Genz identificou os cinco pontos da impressão com a ajuda da sua caneta electrónica e da mesa de desenho digital da sua secretária, mas agora pousa a caneta e olha para Thulin.
— Desculpa. Suficientes para determinar que a impressão encontrada no boneco de castanhas, os cinco pontos identificados, é idêntica às impressões digitais de Kristine Hartung.
A informação apanha Thulin de surpresa, e, por um momento, esquece-se de respirar. Não sabe o que esperava ouvir Genz dizer, mas era pelo menos algo que estivesse no mesmo sistema solar que ela.
— A correspondência veio do computador, depois de terem sido identificados os cinco pontos. Isto acontece de forma completamente automática, porque o material está associado à base de dados com milhares de impressões de casos anteriores. Claro que é desejável ter mais pontos. Dez é o mais comum, mas, como te disse, cinco pontos são suficientes para…
— A Kristine Hartung foi dada como morta.
Thulin recompõe-se, e a sua voz soa irritada quando continua:
— A investigação concluiu que ela foi morta há pouco mais de um ano. O caso foi encerrado, e o perpetrador foi condenado.
— Eu sei.
Genz tira os óculos de leitura e fita-a.
— Estou apenas a dizer que a impressão…
— Mas tem de ser um erro.
— Não é um erro. Passei as últimas horas a repetir os testes, porque não queria dizer nada sem ter a certeza. Mas agora tenho-a. Temos uma correspondência de cinco pontos.
— Que programa está a usar?
Hess levantou-se do seu lugar em pano de fundo, onde estava sentado a olhar para o telemóvel, e Thulin nota que a sua expressão se tornou mais vigilante.
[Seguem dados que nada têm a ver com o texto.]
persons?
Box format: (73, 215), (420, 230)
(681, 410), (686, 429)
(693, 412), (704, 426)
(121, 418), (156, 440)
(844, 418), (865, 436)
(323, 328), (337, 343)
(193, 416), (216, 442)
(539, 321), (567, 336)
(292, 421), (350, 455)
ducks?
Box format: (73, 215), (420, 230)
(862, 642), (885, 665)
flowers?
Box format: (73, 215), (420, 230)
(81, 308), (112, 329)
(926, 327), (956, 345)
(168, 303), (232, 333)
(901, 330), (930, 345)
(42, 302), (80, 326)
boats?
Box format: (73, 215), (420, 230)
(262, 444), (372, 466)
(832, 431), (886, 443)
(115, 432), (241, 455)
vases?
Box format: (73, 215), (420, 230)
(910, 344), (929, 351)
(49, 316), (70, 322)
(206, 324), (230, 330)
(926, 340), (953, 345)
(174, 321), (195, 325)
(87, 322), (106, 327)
Thulin ouve Genz explicar, com algumas reservas, o sistema dactiloscópico em que trabalha e ouve Hess constatar que é o mesmo sistema que a Europol usa para identificar impressões digitais.
Genz anima-se, surpreendido e feliz por o seu convidado o conhecer, mas Hess não mostra entusiasmo.
— Quem é a Kristine Hartung? — pergunta ele em vez disso.
Thulin ergue o olhar do ecrã com as impressões digitais e fixa os seus olhos azuis e verdes.